Who Makes the Church? - Reflections on 2 Samuel 7:1-14a
by Dr. John Holbert on Monday, July 12, 2021
Who Makes the Church?
8th Sunday After Pentecost July 18, 2021
2 Samuel 7:1-14a
This passage in the midst of the brilliant and complex account of the rise of David to the throne of Israel always comes as something of a hortatory anticlimax. The influence of the school of Deuteronomy, which was to be prominent several centuries after the events described here, is obvious in this chapter. The language is formulaic, “preachy,” as David determines that it is time he built a “house of cedar” for YHWH, but YHWH reveals to Nathan that the king’s determination is both too facile and too poorly thought through. David may think YHWH is desperate for an established structure for right worship of YHWH, but YHWH will have none of that.
It seems quite clear that the text is dealing with the historical reality that it was David’s son, Solomon, who finally constructs the Jerusalem temple, and thus some rationale must be provided for why David did not in fact build it, even though it seemed like a thing he would surely do, cementing his religious bona fides in his newly acquired capitol city. The temple David proposes to raise will be a “house of cedar,” thus a matching building to his already constructed palace, itself made of “cedar wood,” an expensive import from Lebanon, the gift of King Hiram of Tyre (2 Sam.5:11). Obviously, David has his plans carefully designed to present both opulent palace and temple as living symbols of his greatness as king.
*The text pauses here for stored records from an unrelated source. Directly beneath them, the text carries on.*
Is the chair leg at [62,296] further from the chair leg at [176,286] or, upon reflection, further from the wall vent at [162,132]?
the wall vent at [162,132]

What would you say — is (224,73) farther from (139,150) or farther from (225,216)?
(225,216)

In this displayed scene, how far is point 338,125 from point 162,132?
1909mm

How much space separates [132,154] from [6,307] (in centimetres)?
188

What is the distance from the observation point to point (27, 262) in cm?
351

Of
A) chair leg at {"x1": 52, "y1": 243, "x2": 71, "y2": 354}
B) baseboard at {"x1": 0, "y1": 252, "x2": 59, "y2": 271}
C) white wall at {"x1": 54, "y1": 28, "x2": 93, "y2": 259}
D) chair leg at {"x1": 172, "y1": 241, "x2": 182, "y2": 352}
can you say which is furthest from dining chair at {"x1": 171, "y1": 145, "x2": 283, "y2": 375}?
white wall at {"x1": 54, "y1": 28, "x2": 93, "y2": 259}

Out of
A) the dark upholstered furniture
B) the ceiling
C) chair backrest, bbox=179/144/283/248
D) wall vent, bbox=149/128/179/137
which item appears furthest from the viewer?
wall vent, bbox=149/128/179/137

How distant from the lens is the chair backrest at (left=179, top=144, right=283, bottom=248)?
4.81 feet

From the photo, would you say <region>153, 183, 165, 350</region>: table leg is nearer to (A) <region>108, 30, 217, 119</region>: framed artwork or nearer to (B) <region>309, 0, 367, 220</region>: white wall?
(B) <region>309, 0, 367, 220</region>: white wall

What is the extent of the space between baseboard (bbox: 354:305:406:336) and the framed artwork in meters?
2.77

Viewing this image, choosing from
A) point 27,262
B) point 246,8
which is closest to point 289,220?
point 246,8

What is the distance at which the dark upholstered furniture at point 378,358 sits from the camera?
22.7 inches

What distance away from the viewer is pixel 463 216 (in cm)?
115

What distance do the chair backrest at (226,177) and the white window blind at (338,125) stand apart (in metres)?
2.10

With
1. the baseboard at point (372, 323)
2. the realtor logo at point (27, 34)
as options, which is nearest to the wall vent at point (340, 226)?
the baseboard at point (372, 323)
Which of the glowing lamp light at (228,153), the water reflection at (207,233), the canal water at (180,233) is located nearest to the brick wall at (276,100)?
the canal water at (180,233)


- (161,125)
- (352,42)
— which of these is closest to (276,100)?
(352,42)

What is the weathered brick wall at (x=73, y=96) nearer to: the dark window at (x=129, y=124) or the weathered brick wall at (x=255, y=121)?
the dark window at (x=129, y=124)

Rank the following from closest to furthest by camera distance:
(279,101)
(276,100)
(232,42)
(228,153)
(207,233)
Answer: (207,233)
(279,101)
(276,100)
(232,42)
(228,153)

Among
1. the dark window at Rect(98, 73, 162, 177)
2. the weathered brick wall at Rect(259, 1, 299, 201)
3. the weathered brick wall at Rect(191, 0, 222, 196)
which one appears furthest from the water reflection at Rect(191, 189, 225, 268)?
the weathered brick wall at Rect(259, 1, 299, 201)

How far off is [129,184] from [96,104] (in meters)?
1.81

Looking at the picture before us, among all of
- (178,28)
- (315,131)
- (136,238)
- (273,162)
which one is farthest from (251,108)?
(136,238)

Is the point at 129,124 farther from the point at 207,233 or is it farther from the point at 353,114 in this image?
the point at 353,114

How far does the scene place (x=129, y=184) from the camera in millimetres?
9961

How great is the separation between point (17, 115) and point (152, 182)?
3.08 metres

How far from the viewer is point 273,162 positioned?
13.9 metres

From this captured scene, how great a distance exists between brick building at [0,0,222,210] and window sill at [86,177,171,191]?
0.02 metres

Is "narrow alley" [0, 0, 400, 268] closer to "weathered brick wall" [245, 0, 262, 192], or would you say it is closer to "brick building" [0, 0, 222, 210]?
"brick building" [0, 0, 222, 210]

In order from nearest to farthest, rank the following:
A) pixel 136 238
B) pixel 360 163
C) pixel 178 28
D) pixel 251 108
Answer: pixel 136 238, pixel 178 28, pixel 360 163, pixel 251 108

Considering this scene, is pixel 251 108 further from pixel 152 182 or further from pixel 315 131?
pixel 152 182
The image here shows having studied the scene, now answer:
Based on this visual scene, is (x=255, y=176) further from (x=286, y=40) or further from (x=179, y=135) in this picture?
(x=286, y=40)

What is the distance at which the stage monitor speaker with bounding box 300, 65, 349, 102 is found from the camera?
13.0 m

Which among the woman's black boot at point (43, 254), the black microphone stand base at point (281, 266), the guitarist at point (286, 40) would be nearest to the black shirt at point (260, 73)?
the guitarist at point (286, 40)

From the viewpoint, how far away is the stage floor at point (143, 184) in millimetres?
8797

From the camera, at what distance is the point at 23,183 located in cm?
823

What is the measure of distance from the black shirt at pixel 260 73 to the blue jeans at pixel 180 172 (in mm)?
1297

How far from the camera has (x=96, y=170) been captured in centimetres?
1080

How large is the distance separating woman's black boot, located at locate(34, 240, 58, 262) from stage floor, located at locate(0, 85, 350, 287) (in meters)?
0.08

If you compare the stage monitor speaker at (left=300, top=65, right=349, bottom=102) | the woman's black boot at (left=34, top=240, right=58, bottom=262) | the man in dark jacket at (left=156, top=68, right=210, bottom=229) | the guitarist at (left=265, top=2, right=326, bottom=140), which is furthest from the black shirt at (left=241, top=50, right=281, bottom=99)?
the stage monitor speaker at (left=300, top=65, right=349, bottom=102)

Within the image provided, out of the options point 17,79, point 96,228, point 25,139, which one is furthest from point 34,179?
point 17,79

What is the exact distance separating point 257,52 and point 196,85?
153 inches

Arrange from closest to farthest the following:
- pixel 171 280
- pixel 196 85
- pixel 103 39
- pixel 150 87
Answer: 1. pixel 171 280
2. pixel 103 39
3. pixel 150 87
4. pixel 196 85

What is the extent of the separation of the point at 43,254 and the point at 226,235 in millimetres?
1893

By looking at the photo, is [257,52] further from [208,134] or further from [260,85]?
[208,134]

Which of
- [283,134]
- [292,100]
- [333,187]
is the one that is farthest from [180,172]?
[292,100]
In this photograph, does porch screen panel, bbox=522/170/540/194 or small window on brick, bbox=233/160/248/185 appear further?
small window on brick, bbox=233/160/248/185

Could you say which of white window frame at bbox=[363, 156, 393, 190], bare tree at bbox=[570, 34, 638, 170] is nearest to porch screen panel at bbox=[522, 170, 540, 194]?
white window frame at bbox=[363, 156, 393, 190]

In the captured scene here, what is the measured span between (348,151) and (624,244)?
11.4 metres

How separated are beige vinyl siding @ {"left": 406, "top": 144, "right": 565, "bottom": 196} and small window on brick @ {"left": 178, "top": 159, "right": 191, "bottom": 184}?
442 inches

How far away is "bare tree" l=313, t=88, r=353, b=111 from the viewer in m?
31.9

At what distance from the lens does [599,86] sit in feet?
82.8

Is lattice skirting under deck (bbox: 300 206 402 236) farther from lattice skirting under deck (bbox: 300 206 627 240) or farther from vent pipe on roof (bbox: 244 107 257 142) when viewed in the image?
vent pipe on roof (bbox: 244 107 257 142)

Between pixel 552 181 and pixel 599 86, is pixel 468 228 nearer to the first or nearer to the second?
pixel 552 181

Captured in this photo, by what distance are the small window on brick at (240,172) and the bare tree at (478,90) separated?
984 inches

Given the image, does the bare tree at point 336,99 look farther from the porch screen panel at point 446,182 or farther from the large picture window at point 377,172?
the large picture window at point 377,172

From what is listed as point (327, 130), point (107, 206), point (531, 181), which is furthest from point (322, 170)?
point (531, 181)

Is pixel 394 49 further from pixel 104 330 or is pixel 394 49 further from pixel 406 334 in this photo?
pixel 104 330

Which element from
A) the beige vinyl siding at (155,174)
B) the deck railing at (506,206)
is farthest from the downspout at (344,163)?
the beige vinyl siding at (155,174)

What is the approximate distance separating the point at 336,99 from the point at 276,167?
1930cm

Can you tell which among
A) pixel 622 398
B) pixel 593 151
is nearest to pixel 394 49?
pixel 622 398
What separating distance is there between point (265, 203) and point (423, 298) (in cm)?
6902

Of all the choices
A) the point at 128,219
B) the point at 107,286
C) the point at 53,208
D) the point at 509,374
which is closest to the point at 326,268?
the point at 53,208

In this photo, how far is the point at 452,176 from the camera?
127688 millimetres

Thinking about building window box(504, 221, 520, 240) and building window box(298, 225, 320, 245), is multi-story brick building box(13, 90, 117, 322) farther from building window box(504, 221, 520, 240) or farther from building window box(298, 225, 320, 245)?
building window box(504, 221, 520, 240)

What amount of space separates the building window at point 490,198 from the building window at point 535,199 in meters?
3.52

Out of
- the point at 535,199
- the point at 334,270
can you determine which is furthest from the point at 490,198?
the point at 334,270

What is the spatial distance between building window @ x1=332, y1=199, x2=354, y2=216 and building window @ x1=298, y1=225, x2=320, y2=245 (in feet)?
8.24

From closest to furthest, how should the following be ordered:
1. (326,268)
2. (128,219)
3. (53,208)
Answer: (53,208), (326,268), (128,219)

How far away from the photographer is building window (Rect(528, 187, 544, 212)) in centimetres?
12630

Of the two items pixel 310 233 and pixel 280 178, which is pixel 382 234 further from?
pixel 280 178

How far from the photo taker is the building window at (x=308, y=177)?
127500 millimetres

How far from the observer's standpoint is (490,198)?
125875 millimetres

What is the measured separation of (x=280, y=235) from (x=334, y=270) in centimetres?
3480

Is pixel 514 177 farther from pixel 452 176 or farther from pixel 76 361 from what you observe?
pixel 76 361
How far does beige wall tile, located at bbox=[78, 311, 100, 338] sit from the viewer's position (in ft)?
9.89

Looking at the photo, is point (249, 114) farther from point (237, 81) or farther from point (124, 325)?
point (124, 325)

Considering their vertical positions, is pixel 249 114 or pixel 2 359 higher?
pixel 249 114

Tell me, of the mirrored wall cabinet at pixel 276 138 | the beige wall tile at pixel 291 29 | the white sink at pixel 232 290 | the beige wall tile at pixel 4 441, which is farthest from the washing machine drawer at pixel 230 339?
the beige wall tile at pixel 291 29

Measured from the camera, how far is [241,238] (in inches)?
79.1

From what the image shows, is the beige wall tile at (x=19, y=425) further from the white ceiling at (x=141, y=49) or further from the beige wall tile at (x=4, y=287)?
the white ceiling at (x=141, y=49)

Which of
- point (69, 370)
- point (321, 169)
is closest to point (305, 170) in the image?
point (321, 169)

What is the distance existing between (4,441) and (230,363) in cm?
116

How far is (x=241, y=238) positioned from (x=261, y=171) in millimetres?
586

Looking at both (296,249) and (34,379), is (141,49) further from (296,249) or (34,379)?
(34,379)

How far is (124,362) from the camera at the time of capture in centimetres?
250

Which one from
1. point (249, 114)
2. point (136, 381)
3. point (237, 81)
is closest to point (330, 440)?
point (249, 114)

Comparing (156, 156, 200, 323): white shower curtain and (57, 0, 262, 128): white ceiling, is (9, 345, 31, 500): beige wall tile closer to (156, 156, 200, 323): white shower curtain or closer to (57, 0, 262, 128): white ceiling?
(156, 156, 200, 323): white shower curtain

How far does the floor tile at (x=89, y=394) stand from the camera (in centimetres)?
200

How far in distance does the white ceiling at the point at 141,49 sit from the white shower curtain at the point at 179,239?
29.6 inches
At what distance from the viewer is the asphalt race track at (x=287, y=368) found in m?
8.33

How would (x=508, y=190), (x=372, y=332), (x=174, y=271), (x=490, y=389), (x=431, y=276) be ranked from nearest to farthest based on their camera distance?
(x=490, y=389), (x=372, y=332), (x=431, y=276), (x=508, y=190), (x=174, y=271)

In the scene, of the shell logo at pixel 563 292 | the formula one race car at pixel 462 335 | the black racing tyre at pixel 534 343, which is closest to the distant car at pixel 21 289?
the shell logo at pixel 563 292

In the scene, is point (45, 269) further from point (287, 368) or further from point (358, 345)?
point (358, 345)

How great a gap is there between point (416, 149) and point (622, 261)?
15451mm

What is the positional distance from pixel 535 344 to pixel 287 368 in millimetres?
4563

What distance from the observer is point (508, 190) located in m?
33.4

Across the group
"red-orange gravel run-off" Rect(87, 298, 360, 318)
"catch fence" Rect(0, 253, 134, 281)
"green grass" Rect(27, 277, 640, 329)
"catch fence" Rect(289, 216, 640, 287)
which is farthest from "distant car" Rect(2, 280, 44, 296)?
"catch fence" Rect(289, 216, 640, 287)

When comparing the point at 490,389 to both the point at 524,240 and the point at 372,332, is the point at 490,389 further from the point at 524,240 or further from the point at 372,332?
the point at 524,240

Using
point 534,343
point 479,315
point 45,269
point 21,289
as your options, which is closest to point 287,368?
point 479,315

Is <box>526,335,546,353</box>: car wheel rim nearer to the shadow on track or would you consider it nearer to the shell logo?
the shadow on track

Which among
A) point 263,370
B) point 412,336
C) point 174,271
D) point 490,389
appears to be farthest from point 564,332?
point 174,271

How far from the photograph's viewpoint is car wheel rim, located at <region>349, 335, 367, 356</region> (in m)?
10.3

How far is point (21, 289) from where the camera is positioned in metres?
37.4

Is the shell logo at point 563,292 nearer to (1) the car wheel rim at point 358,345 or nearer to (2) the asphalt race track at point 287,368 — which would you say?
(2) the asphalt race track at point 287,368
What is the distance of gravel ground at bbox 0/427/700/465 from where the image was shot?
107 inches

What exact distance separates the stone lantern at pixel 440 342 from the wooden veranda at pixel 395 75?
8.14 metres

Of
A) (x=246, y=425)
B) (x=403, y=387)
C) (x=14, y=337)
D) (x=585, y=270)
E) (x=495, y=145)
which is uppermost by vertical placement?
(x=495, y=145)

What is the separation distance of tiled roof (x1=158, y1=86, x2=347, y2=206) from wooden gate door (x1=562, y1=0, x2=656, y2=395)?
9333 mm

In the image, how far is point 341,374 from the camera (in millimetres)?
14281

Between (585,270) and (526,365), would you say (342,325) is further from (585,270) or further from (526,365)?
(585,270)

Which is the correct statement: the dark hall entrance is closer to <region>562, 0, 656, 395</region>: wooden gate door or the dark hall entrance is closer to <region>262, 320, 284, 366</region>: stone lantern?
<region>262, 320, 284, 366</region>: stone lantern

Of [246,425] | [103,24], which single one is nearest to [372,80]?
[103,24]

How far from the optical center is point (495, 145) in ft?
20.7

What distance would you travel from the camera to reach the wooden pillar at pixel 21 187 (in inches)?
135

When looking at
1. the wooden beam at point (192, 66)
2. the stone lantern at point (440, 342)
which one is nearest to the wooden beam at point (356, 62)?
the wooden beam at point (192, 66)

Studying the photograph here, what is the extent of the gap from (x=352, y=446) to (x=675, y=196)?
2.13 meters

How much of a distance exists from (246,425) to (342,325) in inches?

This text suggests that there is a significant problem with David being the architect of the temple of YHWH.
In the book of 1 Chronicles 22:8, in an attempt to answer the question of why David did not build the temple, even though he is clearly the great hero of the Chronicler’s story, that 5th century BCE author declares that David’s life has been so ruled by the shedding of blood that YHWH denies such a violent figure the right to build the sacred temple. Only his son, “a man of peace” (Solomon’s name quite literally means “his (God’s) peace”) will be given that right to build. But here in Samuel the reason David may not build the temple for his God is a rather more traditional human one: YHWH tells Nathan to inform David that he is nothing less than presumptuous to think he, a mere mortal, has the right to build a sacred house of worship for a God who has been throughout Israel’s history conspicuously unhoused. Why should David be the one who determines that YHWH needs a building when YHWH up to this point has had no need whatever for such a thing? YHWH, through the prophet, offers David something potentially more valuable than the right to build a house for YHWH; YHWH will instead make David a “house” and his “kingdom will be established forever in the sight of YHWH” (2 Sam.7:16). This language of the perpetual kingdom of David will later be exploited by the early church to predict that Jesus, himself of the very line of this same David, will inaugurate a perpetual kingdom as the head of his church.
Who builds the church? The answer of this text is crystal clear: only God builds the church. Of course, ancient Israel, as well as modern Christians, know well that earthly forces must build buildings consecrated to the worship of God, but in the end “unless God builds the church, the laborers labor in vain.” This too often sounds like a blithe cliche, but 2 Samuel 7 reinforces the idea that any church, all churches, must ultimately have God as the prime builder if that structure is to have any future as a place of worship and service. Too often, we act like David, rashly determining for ourselves just where and when a church may be needed for worship and service. Too seldom do we turn to God for help in deciding where is the best place and when is the right time for a church to be built. Ancient Israelite narrators described the building of the Jerusalem temple and then proceeded to warn Israelites through succeeding generations just how dangerous such buildings can become. Witness Jeremiah’s scathing 6th-century “temple sermon,” (Jer.7:2-15) where he excoriates the people who come to the temple and expect the blessings of YHWH for their overt displays of piety, while the poor, the widow, and the immigrants are neglected. Witness how Ezekiel describes the temple desecrated by would-be worshippers who instead of YHWH worship strange and mysterious creatures within the temple precincts (Ez.44:10ff). The temple may look like a place of YHWH worship, but it can easily devolve into a place of profane worship as well.
We modern worshippers must always be on our guard against using our temples for purposes which God had and never has had any such intentions. We moderns need our Nathans, too, to warn us against the abuse of even the most beautiful and beloved of our sanctuaries.